At any given moment, thousands of Americans are working around the globe as Peace Corps volunteers. As they go about making the world a better place, they’re also gaining new skills that will make them better people—from adapting to new cultures and dealing with language barriers to leading projects and making do with the slightest of resources. Now, a new partnership between MFA Design for Social Innovation and the Peace Corps will allow returning volunteers to channel those new talents into an SVA education.
The Paul D. Coverdell Fellows Program is a graduate fellowship program that provides financial assistance to Peace Corps volunteers who have completed their service abroad. Of the more than 80 American colleges participating in the program, SVA is the only partner offering a design-based fellowship. One Coverdell Fellow will be selected each year to receive a $20,000 scholarship toward two years of graduate study at SVA.

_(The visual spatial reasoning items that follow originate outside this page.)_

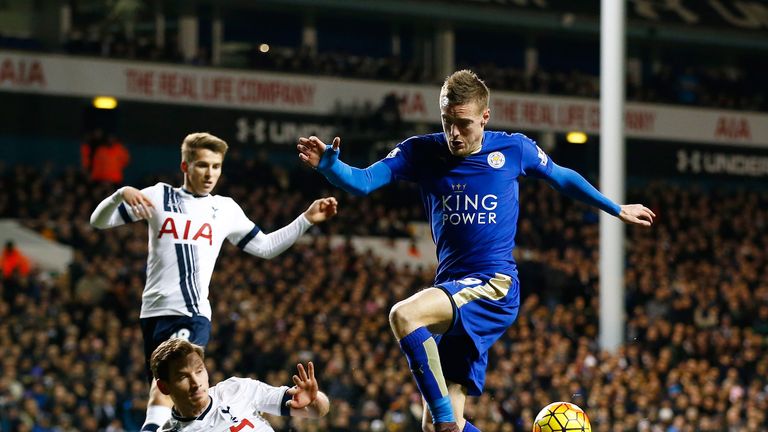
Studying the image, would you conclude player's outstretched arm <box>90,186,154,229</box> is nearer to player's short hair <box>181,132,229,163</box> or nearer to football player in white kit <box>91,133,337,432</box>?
football player in white kit <box>91,133,337,432</box>

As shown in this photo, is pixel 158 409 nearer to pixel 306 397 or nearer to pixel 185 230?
pixel 185 230

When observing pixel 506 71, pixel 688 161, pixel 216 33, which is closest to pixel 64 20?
pixel 216 33

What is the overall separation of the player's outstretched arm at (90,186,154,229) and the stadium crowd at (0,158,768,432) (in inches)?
342

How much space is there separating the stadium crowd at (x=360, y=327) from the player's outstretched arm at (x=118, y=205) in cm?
869

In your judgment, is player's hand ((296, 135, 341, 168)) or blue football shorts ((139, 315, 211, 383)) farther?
blue football shorts ((139, 315, 211, 383))

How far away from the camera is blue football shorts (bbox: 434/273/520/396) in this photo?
7574mm

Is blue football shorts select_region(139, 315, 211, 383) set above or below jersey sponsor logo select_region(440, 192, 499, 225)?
below

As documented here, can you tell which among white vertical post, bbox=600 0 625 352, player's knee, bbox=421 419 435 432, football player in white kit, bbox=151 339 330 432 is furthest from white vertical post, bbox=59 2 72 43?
football player in white kit, bbox=151 339 330 432

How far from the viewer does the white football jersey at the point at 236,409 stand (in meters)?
6.77

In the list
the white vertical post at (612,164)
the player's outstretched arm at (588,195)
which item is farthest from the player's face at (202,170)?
the white vertical post at (612,164)

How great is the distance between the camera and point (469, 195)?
7.69m

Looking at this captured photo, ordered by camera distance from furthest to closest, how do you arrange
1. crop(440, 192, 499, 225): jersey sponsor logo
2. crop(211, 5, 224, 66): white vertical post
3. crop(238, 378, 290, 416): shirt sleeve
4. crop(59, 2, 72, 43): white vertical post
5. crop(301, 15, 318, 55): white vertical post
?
crop(301, 15, 318, 55): white vertical post < crop(211, 5, 224, 66): white vertical post < crop(59, 2, 72, 43): white vertical post < crop(440, 192, 499, 225): jersey sponsor logo < crop(238, 378, 290, 416): shirt sleeve

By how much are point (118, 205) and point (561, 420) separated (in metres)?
3.05

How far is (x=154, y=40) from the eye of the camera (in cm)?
3262
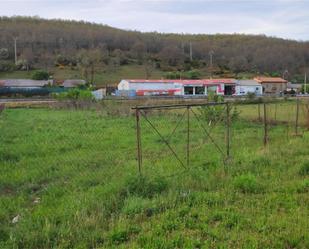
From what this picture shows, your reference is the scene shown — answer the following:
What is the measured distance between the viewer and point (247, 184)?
319 inches

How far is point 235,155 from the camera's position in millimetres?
12086

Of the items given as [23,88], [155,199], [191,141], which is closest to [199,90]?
[23,88]

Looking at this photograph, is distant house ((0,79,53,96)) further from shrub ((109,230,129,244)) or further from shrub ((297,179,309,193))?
shrub ((109,230,129,244))

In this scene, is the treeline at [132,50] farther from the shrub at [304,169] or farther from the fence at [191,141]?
the shrub at [304,169]

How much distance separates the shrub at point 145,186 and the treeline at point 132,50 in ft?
310

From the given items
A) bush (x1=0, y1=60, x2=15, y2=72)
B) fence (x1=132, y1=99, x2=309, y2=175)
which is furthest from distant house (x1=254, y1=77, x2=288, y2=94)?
fence (x1=132, y1=99, x2=309, y2=175)

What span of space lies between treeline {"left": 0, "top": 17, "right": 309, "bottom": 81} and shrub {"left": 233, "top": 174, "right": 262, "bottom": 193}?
310 ft

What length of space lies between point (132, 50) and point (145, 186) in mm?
131271

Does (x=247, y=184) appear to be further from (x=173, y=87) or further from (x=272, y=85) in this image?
(x=272, y=85)

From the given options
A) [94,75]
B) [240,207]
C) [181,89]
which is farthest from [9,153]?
[94,75]

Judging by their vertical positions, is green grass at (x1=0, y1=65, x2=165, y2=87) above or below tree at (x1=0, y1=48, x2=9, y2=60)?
below

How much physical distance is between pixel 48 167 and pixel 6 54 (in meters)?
111

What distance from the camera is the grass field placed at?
5652 millimetres

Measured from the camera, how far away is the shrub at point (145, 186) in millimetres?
7719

MFA Design for Social Innovation founder and Chair Cheryl Heller made the connection that the Peace Corps has long practiced the same values that are vital to the department’s mission. The fellowship, she said, “will help Peace Corps volunteers turn those values into careers using design to tackle the most pressing needs of people around the world.”
An integral part of each Coverdell fellow’s education will be public service in an underserved community. Their Peace Corps experience, SVA training and global perspective make them ideally suited for internships at non-profits and government organizations.
When the MFA Design for Social Innovation program launched in 2012, it quickly attracted social innovators from around the world who are committed to becoming creative problem solvers in business and society through design. “SVA has a long tradition of combining advanced design education with fostering social responsibility,” said Provost Jeffrey Nesin. “I couldn’t be happier to welcome Coverdell Fellows to the SVA community.”